Because the verb is third-person, the only choice you make is singular vs plural, and that agrees with the whole (the subject), not with the parts in the genitive. A singular whole takes sastoji se even if it is made of many parts; a plural whole takes sastoje se.

Ekipa se sastoji od pet članova.

The crew consists of five members — singular subject 'ekipa' → singular 'sastoji se'.

Pregovori se sastoje od nekoliko faza.

The negotiations consist of several phases — plural subject 'pregovori' → plural 'sastoje se'.

3. The look-alike: sastaviti / sastavljati ("put together, compose")

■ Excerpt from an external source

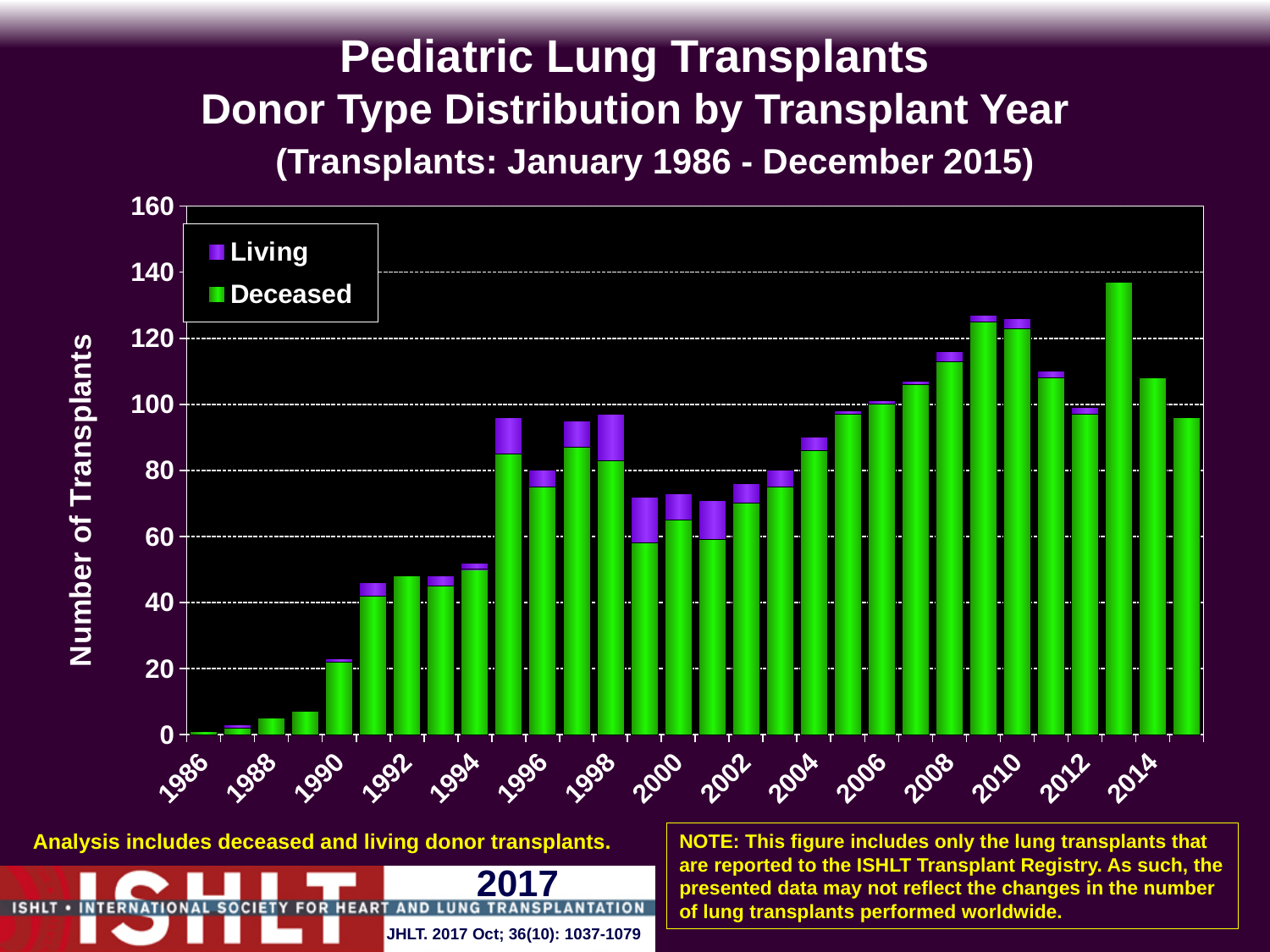
Is the total number of transplants for 2008 greater or less than 100? greater Which year has the lowest total number of transplants? 1986 Is the total number of transplants for 2004 greater or less than 100? less Overall, do the total transplant numbers rise or fall from 1986 to 2014? rise Is the total number of transplants for 1996 greater or less than 100? less Which year has more total transplants, 2000 or 2008? 2008 How many series does the legend list? 2 Which year has the highest total number of transplants? 2013 What are the two donor types listed in the legend? Living and Deceased What kind of chart is shown on the slide? Stacked bar chart Which year has more total transplants, 2014 or 2012? 2014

Do not confuse sastojati se with sastaviti (pf) / sastavljati (impf), which means "to put together, assemble, compose, draw up". Sastaviti is active and transitive — it takes an accusative direct object and a real subject who does the assembling: Sastavila je popis ("She drew up a list"), Trener je sastavio momčad ("The coach put together the team"). The relationship is logical: you sastaviti (assemble) a whole out of parts, and afterwards that whole sastoji se (consists) of those parts.

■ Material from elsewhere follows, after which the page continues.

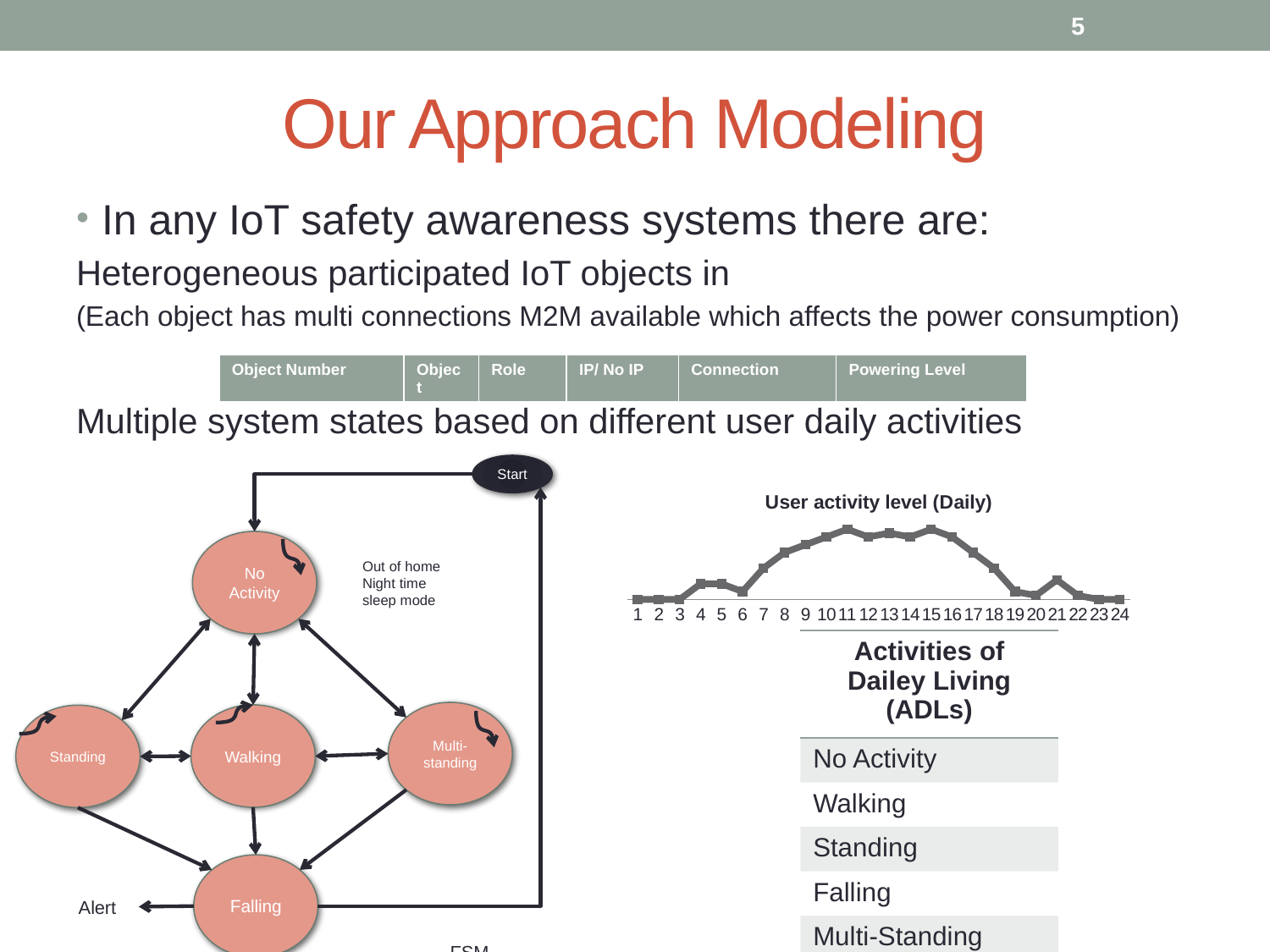
What is the title of the chart on the right side of the slide? User activity level (Daily) What kind of chart is the 'User activity level (Daily)' chart? line chart In the 'User activity level (Daily)' chart, which is larger, the value at 20 or the value at 21? 21 In the 'User activity level (Daily)' chart, which is larger, the value at 4 or the value at 8? 8 How many points are plotted along the x axis of the 'User activity level (Daily)' chart? 24 In the 'User activity level (Daily)' chart, do the values rise or fall between x = 5 and x = 10? rise In the 'User activity level (Daily)' chart, which is larger, the value at 15 or the value at 23? 15 In the 'User activity level (Daily)' chart, do the values rise or fall between x = 16 and x = 20? fall In the 'User activity level (Daily)' chart, what is the first x-axis label? 1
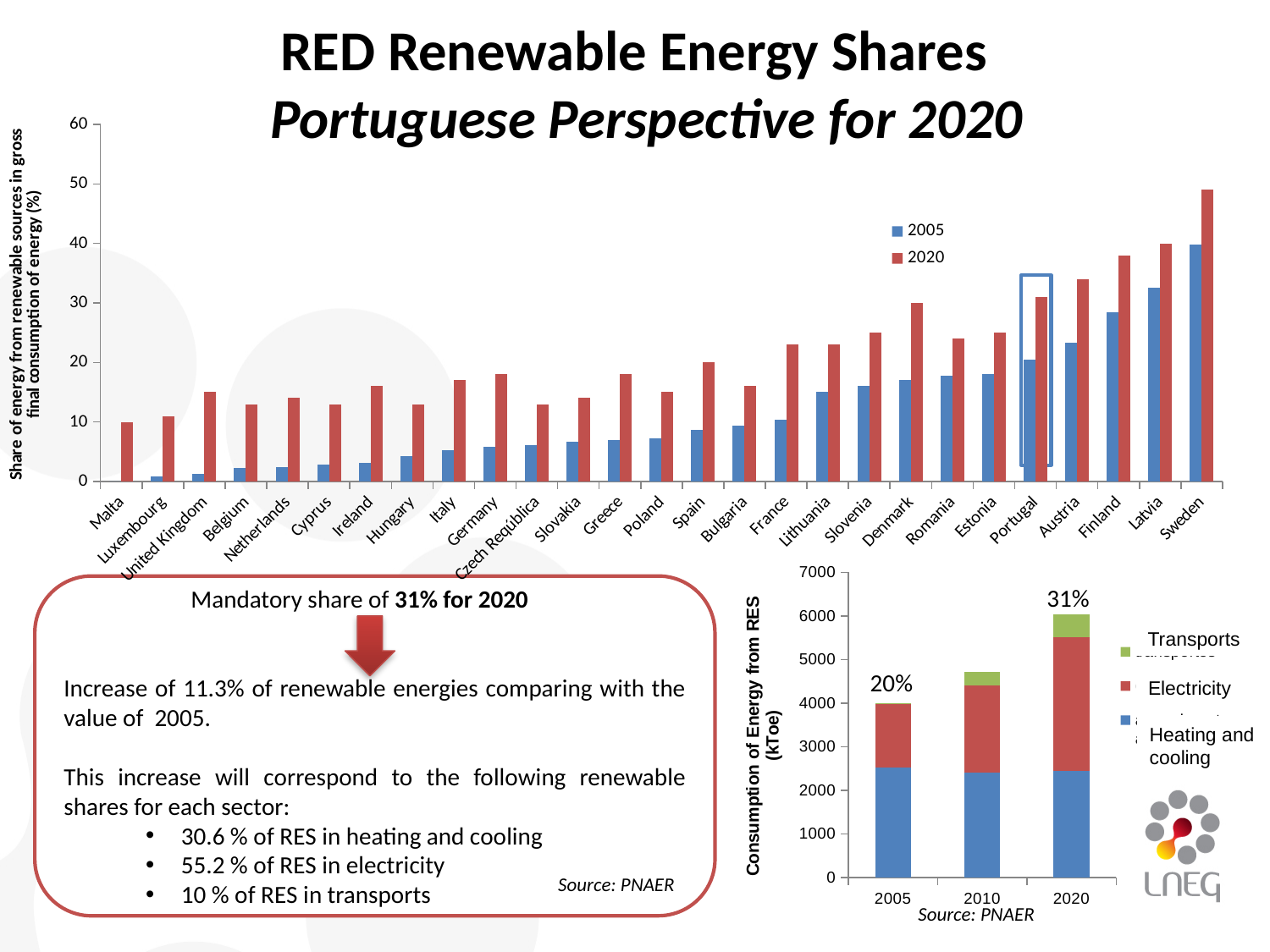
In the top chart of renewable energy shares by country, which is larger: the 2020 value for Denmark or the 2020 value for Romania? Denmark In the bottom-right chart of consumption of energy from RES, how many series does the legend list? 3 In the bottom-right chart of consumption of energy from RES, what percentage label is shown above the 2020 bar? 31% In the bottom-right chart of consumption of energy from RES, what percentage label is shown above the 2005 bar? 20% In the top chart of renewable energy shares by country, which country has the highest 2020 value? Sweden In the top chart of renewable energy shares by country, how many series does the legend list? 2 In the top chart of renewable energy shares by country, how many countries are shown on the x axis? 27 In the top chart of renewable energy shares by country, is the 2020 value for Sweden greater or less than 40? greater In the top chart of renewable energy shares by country, which country has the lowest 2020 value? Malta In the top chart of renewable energy shares by country, is the 2005 value for Finland greater or less than 30? less In the top chart of renewable energy shares by country, what kind of chart is it? bar chart In the top chart of renewable energy shares by country, is the 2020 value for Germany greater or less than 20? less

Trener je sastavio momčad koja se sad sastoji od samih mladih igrača.

The coach put together a team that now consists entirely of young players — 'sastaviti' (active) vs 'sastojati se' (reflexive).

Common Mistakes

❌ Tim se sastoji iz jedanaest igrača.

Wrong preposition — 'consist of' is 'od' + genitive, not 'iz': 'od jedanaest igrača'.

✅ Tim se sastoji od jedanaest igrača.

The team consists of eleven players.

❌ Voda sastoji od vodika i kisika.

Missing 'se' — the verb is inherently reflexive: 'sastoji se od'.

✅ Voda se sastoji od vodika i kisika.

Water consists of hydrogen and oxygen.

❌ Knjiga se sastoji od tri dijelovi.

Case error — 'od' governs the genitive: with 'tri' the count form is 'tri dijela', not nominative plural 'dijelovi'.

✅ Knjiga se sastoji od tri dijela.

The book consists of three parts.

❌ Sastojao sam tim od najboljih igrača.

Wrong verb — to 'put together' a team is 'sastaviti': 'Sastavio sam tim…'; 'sastojati se' is reflexive and intransitive.

✅ Sastavio sam tim od najboljih igrača.

I put together a team of the best players.

❌ Tim se sastoje od jedanaest igrača.

Agreement error — a singular subject ('tim') takes the singular 'sastoji se', not the plural 'sastoje se'.

✅ Tim se sastoji od jedanaest igrača.

The team consists of eleven players.

Key Takeaways

  • sastojati se is inherently reflexive and used almost only in the third person: sastoji se (sg.), sastoje se (pl.). It has no imperative and no passive.
  • Government: od + genitive — "consist of". The classic mistake is iz instead of od.
  • Agreement is singular/plural with the whole (the subject), not with the parts: Tim se sastoji… but Pregovori se sastoje….
  • It is imperfective only (a structural state). The future is sastojat će se.
  • Keep it apart from the active transitive sastaviti / sastavljati ("put together, compose"), which takes an accusative object. Related nouns: sastav, sastojak.